### CONSIGNA Y REQUISITOS
Prosigue el texto sobre la hermenéutica de la sospecha a partir de su última oración.

### BLOQUE DE TEXTO
Así, también, aunque Felman insiste en la indeterminación radical de la literatura, el efecto de su comentario es la transposición de la historia de James con una alegoría moral acerca de la violencia de la interpretación. Su ensayo permanece obsesionado con los fundamentos de la novela policial: ¿quién lo hizo y quién es el culpable?42 A pesar de su severo juicio contra la interpretación, ella se involucra en un torbellino de actividad hermenéutica, sondeando las profundidades del comentario académico sobre la novela de James con el fin de sacar a luz un drama oculto de desconocimiento y asesinato. Felman construye un drama moral —un melodrama— de culpa e inocencia, de acusación y juicio. La sospecha cede así ante lo que podrá llamarse la metasospecha: un riguroso ajuste de cuentas con las historias de la interpretación crítica.

Los críticos deconstructivos y foucaultianos se han sentido especialmente atraídos por este tipo de estrategias metacríticas. Las historias sobre las depredaciones de la lectura han proliferado en las últimas décadas, a medida que la crítica vuelve la mirada a su propia historia, escudriñando sus propios motivos en un bucle autorreflexivo de desconfianza en espiral. El fiscal se encuentra ahora en el banquillo de los acusados; la hermenéutica de la sospecha se pone a prueba. Las explicaciones del crítico quedan desenmascaradas como endebles racionalizaciones: en lugar de iluminar una obra de arte, se acusa a la crítica de forzarla a someterse, de intimidarla para que devele sus secretos. La historia de la crítica está llena de neologismos—logocentrismo, epistemofilia—que describen la razón crítica como un ejercicio furtivo de coerción y dominación. Al fomentar estilos de lectura suspicaz, declara Elisabeth Strowick con florituras foucaultianas, las ciencias humanas son cómplices de una sociedad de vigilancia y «actúan como agentes de la microfísica del poder».43 El detective-crítico queda ahora al descubierto como el máximo malhechor.

(Entradas de la colección)
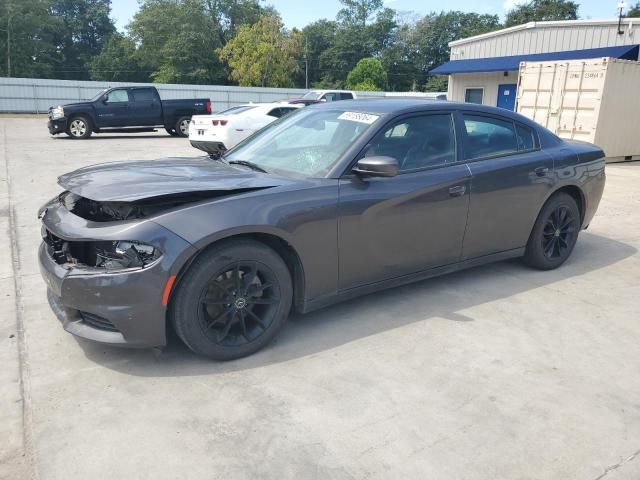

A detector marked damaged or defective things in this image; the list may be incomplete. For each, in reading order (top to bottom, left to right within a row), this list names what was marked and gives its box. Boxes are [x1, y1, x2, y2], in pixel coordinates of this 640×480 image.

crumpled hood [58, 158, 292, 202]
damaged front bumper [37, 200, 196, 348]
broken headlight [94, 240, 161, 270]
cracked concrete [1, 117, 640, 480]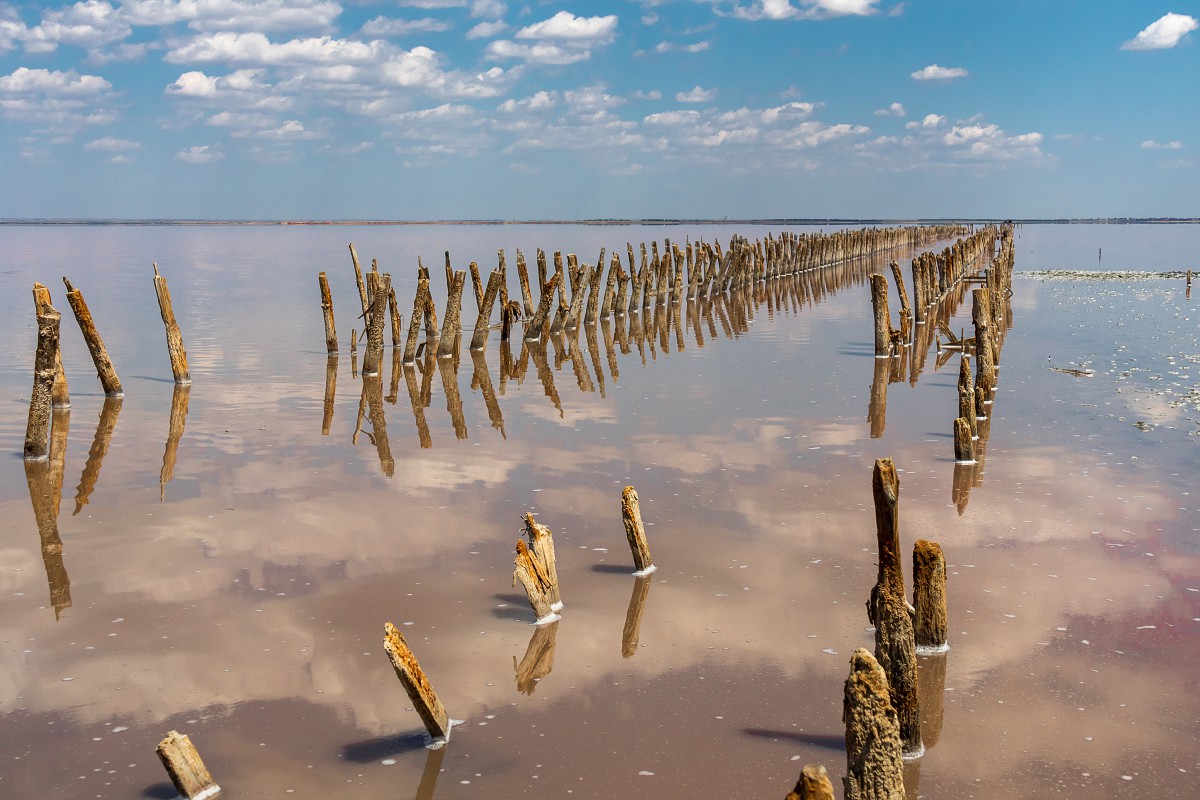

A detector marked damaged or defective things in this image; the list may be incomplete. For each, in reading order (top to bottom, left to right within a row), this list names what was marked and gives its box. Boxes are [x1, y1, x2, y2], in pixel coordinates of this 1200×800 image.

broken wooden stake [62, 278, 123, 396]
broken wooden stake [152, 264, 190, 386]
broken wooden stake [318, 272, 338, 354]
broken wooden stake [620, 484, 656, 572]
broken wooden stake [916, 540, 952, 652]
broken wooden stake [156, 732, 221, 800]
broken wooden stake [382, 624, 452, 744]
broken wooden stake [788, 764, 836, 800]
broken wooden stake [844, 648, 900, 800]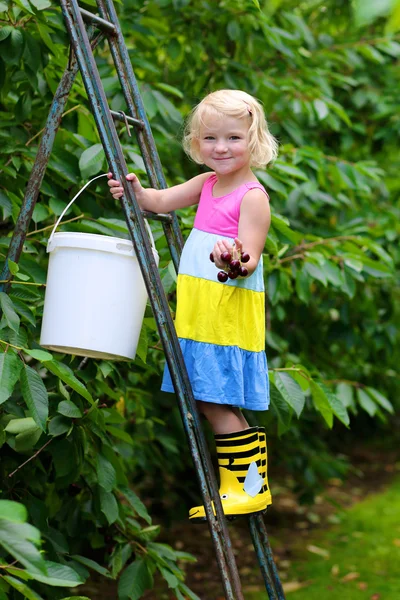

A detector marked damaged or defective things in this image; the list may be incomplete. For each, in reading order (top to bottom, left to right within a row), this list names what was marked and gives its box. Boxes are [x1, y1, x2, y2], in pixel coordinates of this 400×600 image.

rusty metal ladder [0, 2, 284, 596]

==

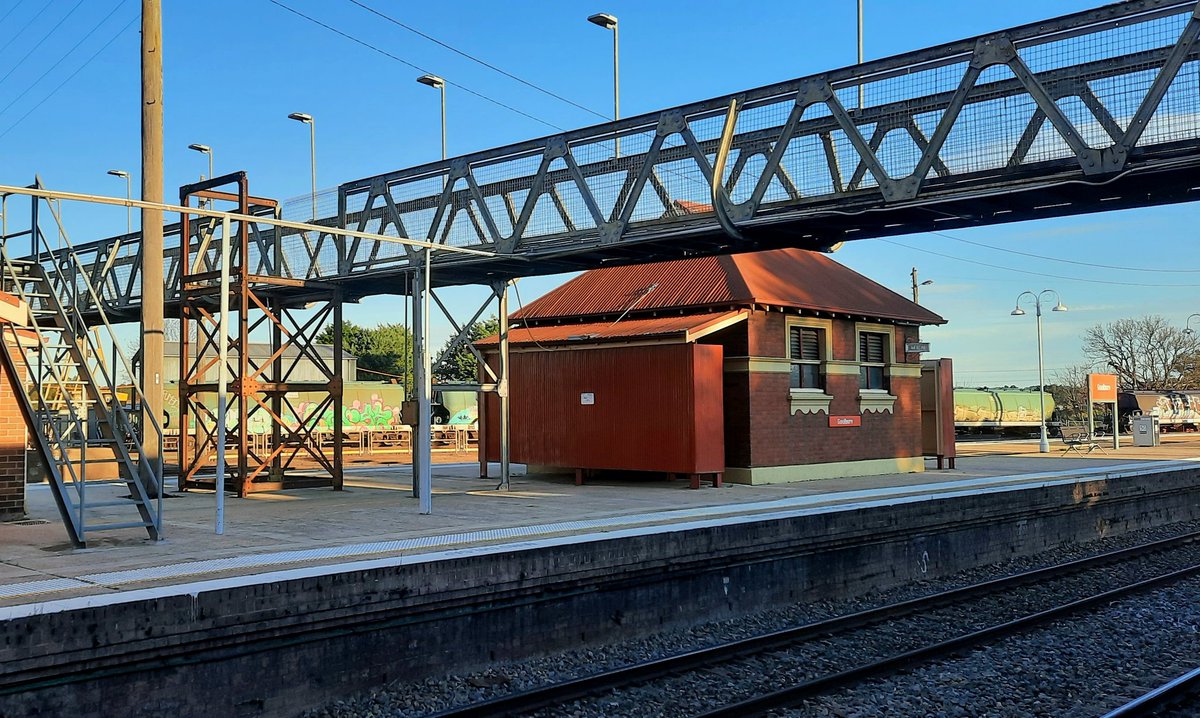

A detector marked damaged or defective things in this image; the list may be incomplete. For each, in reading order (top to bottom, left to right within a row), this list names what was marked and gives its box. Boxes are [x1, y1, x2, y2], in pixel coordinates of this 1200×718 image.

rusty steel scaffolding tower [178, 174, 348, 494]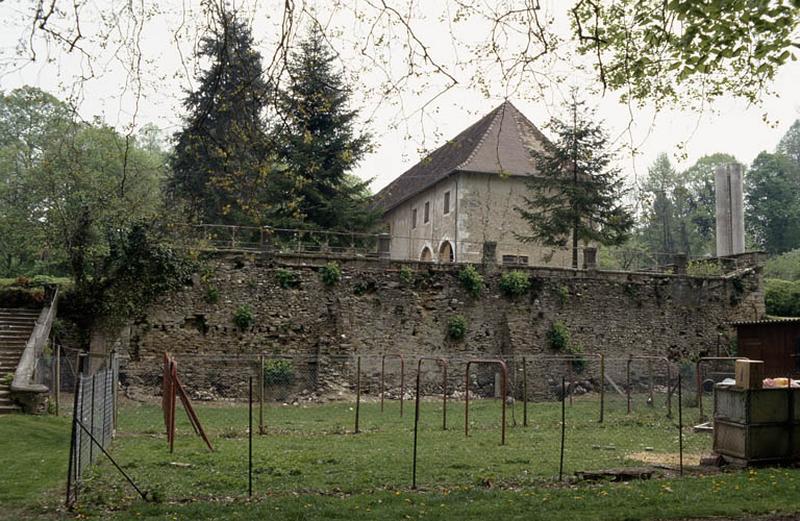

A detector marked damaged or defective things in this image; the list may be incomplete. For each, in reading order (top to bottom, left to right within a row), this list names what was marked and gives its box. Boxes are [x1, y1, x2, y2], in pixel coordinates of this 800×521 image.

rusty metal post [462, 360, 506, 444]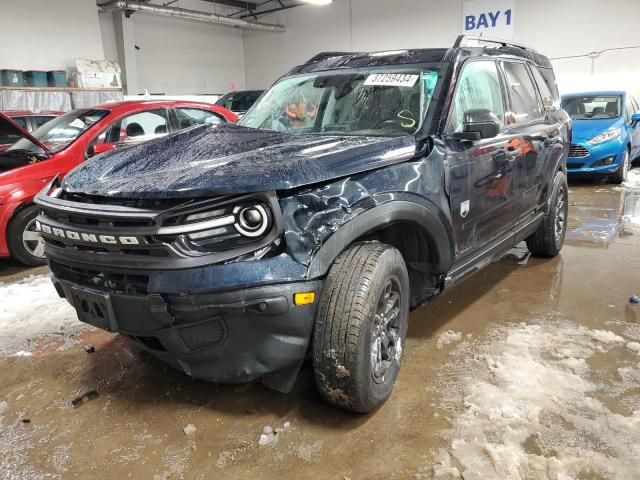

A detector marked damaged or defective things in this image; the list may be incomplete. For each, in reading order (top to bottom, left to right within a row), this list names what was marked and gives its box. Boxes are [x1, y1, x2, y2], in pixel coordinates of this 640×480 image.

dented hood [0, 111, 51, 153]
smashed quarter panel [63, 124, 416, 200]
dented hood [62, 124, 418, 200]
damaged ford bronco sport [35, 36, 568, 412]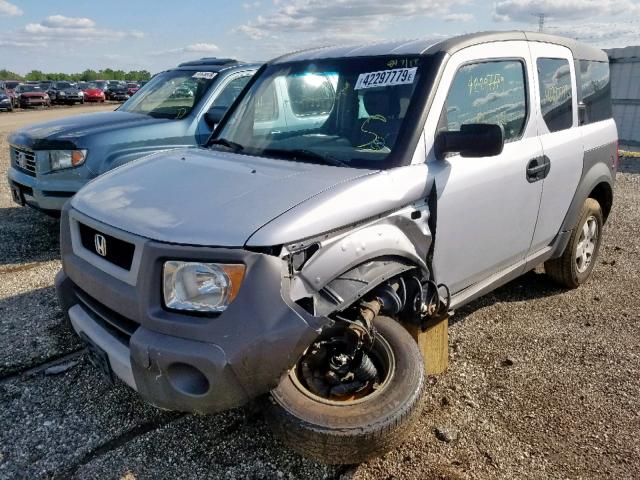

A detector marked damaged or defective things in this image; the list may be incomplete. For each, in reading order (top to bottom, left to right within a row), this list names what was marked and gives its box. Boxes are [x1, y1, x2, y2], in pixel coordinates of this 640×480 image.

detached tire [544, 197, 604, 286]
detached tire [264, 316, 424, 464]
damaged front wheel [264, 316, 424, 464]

### RESPUESTA CORRECTA
Las implicaciones más amplias de tal «crítica de la crítica» tendrán que esperar, pero podemos vislumbrar la naturaleza extrañamente paradójica y autocanceladora de esta línea argumental. Si la lectura suspicaz es una cuestión de «mirar detrás» del texto, ¿cuál sería la lógica de un mirar detrás del mirar detrás? ¿Acaso ponerle los tornillos a la sospecha la desactiva o más bien le infunde una nueva vitalidad y fuerza? Al fin y al cabo, cuanto más enérgico el cuestionamiento de la crítica, más parece que reforzamos el mismo estilo de pensamiento que intentamos evitar. La metasospecha no mitiga la desconfianza, sino que la aumenta y la intensifica. Así pues, la hermenéutica de la sospecha resulta ser una bestia excepcionalmente resistente; que parece notablemente impermeable a los ataques directos. Aparentemente indestructible e invulnerable, se adentra en las entrañas de sus oponentes más implacables; como una fabulosa hidra, le salen nuevas cabezas tan rápido como los críticos se las cortan.

El arte de la crítica

Un cambio de táctica se hace claramente necesario. Como he mencionado en otro lado, Ricœur distingue entre una hermenéutica de la sospecha y una hermenéutica de la confianza, entre una lectura que desmistifica y una lectura que restaura. Tal vez podamos manejar mejor la lectura suspicaz tratándola con cierto grado de generosidad, concediéndole algo de la simpatía que tiende a negar a los demás. En lugar de tratar de ocultarla, enfrentémonos a ella y consideremos las intenciones y los motivos que pone de manifiesto. La fenomenología, como observa Ricœur, es un método muy adecuado para este tipo de enfoque, que se expresa como un cuidado o preocupación por los fenómenos, una preferencia por la descripción sobre la explicación, una voluntad de atender en lugar de analizar. Emprender en una caracterización fenomenológica no equivale a exponer un subterfugio o castigar una ilusión, sino a tratar de averiguar cómo significan las cosas y cómo importan.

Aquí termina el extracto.